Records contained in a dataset
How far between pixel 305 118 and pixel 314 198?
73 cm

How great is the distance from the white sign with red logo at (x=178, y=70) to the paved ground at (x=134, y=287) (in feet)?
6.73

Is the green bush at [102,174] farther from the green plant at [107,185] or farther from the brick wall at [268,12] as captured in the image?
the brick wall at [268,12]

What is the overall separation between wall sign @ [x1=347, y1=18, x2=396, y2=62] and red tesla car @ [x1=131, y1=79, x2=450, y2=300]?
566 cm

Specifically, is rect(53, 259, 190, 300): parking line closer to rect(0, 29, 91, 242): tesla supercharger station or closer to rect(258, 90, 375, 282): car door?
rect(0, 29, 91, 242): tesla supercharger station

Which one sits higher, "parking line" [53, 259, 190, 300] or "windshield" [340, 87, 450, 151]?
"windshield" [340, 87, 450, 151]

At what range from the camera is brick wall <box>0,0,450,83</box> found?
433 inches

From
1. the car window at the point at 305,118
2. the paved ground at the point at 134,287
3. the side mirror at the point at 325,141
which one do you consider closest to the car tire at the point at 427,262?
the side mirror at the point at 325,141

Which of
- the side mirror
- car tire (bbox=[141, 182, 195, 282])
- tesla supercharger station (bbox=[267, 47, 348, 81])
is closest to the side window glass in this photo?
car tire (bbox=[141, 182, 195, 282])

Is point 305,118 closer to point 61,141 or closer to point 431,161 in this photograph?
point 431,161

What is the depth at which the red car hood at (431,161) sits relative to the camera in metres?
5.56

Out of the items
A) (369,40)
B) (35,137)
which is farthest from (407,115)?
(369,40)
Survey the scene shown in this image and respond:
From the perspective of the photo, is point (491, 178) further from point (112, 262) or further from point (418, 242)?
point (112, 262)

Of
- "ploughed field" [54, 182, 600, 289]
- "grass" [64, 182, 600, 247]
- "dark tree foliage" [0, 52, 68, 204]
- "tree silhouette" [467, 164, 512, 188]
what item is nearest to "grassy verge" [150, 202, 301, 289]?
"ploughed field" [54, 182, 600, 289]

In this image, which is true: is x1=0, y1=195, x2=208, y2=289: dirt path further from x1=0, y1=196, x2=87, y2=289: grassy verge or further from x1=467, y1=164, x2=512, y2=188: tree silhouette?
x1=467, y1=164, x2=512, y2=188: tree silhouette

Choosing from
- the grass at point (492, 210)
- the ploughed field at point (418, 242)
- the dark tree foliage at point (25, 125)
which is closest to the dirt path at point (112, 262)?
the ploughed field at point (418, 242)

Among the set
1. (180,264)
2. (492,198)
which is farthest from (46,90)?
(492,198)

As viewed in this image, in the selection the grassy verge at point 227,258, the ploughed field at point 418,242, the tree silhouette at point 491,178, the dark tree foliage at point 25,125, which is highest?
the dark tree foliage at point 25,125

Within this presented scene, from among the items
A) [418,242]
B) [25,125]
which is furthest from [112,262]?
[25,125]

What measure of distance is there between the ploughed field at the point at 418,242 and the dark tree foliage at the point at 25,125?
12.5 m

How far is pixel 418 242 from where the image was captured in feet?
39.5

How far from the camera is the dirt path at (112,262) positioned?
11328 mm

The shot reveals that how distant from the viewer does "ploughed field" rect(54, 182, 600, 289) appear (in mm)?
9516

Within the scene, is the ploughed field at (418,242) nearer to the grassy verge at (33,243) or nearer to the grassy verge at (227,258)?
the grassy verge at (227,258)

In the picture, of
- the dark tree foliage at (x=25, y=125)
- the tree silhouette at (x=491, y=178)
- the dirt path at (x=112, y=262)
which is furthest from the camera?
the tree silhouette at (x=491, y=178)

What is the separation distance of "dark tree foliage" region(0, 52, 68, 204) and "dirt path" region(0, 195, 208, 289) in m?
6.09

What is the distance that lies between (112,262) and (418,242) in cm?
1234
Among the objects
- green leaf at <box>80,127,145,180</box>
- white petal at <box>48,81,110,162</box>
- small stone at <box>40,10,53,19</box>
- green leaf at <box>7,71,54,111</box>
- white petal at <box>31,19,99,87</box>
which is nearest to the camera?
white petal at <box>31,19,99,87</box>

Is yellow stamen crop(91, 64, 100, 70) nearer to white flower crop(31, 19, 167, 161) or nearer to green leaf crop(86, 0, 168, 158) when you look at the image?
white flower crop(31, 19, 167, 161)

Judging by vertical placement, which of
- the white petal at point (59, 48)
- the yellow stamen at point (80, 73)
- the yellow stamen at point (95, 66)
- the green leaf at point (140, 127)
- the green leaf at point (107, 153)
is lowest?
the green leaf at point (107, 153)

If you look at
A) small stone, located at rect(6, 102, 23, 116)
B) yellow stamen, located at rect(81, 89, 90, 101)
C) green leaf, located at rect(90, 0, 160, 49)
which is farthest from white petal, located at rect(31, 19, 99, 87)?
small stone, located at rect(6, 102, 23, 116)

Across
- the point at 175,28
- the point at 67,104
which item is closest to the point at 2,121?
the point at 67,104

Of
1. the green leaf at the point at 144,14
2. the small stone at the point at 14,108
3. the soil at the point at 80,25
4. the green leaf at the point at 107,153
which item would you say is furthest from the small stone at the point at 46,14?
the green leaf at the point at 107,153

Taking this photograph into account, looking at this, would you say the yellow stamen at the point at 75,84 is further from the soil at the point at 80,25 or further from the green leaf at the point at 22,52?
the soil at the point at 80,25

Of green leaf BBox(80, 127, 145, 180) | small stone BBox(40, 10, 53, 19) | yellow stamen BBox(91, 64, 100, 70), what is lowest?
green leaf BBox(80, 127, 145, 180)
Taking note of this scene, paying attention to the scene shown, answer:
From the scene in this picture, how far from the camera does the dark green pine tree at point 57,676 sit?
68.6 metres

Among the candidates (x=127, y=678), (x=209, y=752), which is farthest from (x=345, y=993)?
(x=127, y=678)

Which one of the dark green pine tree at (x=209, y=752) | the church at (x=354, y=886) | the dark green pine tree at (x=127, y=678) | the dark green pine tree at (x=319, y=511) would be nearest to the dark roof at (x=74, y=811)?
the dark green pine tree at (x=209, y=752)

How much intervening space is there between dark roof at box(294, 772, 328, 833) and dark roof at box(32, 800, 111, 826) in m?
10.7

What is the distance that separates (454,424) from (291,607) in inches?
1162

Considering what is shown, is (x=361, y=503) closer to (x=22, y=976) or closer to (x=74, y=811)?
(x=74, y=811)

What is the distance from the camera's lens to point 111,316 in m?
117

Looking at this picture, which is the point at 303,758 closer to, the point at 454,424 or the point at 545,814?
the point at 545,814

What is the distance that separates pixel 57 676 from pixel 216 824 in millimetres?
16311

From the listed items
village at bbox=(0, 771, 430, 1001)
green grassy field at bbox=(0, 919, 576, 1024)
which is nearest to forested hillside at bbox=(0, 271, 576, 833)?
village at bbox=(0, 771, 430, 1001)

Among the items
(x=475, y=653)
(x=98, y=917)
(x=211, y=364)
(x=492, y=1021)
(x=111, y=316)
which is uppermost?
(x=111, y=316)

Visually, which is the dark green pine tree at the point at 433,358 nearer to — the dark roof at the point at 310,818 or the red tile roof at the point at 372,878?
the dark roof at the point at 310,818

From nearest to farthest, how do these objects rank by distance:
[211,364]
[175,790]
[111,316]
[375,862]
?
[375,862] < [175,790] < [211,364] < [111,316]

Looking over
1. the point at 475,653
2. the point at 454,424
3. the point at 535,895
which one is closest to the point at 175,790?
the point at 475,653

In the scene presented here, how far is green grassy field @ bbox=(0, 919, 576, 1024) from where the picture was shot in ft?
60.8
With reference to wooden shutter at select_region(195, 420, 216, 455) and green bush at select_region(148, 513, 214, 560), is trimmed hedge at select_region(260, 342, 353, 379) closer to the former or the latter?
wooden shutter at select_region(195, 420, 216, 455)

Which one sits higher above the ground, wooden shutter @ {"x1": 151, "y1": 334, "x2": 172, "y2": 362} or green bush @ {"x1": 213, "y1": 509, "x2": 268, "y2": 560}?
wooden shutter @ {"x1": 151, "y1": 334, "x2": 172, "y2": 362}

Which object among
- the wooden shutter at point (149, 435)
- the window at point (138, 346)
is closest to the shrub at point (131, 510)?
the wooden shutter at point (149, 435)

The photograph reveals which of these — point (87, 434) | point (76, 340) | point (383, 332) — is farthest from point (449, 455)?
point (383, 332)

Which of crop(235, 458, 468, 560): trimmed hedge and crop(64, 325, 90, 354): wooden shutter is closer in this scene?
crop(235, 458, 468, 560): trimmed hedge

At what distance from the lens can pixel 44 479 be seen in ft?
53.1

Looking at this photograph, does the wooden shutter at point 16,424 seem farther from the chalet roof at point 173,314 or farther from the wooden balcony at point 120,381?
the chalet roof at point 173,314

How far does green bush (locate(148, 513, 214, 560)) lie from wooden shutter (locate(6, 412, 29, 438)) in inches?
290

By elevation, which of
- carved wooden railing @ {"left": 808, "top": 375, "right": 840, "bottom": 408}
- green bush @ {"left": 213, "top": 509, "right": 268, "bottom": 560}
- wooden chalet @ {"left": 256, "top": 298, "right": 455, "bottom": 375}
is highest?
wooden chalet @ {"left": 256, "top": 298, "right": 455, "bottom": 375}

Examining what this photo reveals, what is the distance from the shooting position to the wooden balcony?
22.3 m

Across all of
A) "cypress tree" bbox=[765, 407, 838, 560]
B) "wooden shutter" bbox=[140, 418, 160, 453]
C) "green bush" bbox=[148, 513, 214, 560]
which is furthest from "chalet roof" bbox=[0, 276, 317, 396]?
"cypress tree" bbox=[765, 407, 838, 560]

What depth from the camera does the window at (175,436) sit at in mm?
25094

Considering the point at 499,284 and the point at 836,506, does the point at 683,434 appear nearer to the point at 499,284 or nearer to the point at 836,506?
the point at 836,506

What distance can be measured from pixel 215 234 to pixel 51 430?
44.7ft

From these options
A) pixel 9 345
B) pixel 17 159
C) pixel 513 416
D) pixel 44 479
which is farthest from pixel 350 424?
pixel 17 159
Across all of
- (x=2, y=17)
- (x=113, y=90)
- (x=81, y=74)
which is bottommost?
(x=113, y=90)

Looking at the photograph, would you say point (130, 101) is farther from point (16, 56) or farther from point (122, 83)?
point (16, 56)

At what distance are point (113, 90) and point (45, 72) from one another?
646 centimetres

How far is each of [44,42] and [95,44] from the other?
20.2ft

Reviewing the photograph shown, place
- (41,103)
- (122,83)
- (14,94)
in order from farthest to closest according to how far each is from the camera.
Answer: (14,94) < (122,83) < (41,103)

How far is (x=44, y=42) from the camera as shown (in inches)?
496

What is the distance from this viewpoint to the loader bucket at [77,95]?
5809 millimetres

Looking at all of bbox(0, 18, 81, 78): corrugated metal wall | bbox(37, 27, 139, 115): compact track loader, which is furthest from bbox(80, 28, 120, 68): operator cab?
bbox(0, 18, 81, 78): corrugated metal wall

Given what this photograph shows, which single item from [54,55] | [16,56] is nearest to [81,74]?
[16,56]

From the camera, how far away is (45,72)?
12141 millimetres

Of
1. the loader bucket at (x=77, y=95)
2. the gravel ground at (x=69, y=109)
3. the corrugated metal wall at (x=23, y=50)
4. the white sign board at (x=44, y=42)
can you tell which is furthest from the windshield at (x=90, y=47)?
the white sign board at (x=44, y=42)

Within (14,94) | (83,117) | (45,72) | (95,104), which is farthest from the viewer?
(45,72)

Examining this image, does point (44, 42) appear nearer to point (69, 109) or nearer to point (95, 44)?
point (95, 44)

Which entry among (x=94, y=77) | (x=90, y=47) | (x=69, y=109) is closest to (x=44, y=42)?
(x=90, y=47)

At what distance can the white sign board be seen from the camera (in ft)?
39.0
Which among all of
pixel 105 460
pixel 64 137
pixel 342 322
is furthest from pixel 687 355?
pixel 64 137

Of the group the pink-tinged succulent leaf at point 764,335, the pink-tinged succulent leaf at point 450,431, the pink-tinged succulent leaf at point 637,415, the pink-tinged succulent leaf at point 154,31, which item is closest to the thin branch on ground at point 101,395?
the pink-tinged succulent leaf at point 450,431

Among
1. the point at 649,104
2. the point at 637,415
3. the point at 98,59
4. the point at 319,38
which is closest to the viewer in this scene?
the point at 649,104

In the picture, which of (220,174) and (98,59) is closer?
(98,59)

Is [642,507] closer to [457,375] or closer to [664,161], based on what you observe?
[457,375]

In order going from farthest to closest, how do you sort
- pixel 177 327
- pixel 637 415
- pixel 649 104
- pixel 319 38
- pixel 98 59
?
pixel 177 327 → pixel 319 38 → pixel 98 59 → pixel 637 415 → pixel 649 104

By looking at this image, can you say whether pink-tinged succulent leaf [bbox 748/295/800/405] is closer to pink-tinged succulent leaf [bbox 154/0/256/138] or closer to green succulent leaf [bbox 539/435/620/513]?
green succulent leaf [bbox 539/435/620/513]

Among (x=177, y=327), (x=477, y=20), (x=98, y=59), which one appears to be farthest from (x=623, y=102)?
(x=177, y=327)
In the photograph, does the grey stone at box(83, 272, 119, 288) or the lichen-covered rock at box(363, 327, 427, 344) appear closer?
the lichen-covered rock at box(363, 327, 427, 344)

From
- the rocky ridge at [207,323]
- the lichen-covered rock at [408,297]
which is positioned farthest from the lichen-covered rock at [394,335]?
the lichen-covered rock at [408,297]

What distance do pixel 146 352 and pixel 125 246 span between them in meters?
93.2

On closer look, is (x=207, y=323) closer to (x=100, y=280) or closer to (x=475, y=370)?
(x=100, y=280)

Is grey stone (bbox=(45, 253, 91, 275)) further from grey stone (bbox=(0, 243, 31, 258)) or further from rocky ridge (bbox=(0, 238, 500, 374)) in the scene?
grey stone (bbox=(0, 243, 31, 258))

> _What you are asked to do_:
Could you give again exactly the lines from the line containing "Of the group" through the final line of the data above, and no others?

> _Solution_:
Of the group the pink-tinged succulent leaf at point 764,335, the pink-tinged succulent leaf at point 450,431, the pink-tinged succulent leaf at point 637,415, the pink-tinged succulent leaf at point 154,31, which item is closest to the thin branch on ground at point 101,395?
the pink-tinged succulent leaf at point 450,431

Among
1. the point at 649,104
2. the point at 637,415
3. the point at 98,59
4. the point at 319,38
which is closest to the viewer in this scene?
the point at 649,104

In the picture, which of (220,174) and (98,59) is closer?
(98,59)

Is [642,507] closer to [457,375] or closer to [664,161], based on what you observe?
[457,375]

In order going from farthest to closest, how do you sort
- pixel 177 327
- pixel 637 415
- pixel 649 104
- pixel 319 38
- pixel 98 59
?
pixel 177 327 → pixel 319 38 → pixel 98 59 → pixel 637 415 → pixel 649 104

By looking at this image, can you say whether pink-tinged succulent leaf [bbox 748/295/800/405] is closer to pink-tinged succulent leaf [bbox 154/0/256/138] or closer to green succulent leaf [bbox 539/435/620/513]?
green succulent leaf [bbox 539/435/620/513]

Among (x=177, y=327), (x=477, y=20), (x=98, y=59), which one appears to be farthest from (x=623, y=102)?
(x=177, y=327)
In the photograph, does the grey stone at box(83, 272, 119, 288) or the lichen-covered rock at box(363, 327, 427, 344) appear closer?
the lichen-covered rock at box(363, 327, 427, 344)

From
- the rocky ridge at [207,323]
- the lichen-covered rock at [408,297]
which is positioned farthest from the lichen-covered rock at [394,335]?
the lichen-covered rock at [408,297]

What distance do pixel 146 352 and pixel 125 246 span between them in meters?
93.2

On closer look, is (x=207, y=323) closer to (x=100, y=280) or closer to (x=475, y=370)?
(x=100, y=280)

Is grey stone (bbox=(45, 253, 91, 275)) further from grey stone (bbox=(0, 243, 31, 258)) or further from rocky ridge (bbox=(0, 238, 500, 374)) in the scene?
grey stone (bbox=(0, 243, 31, 258))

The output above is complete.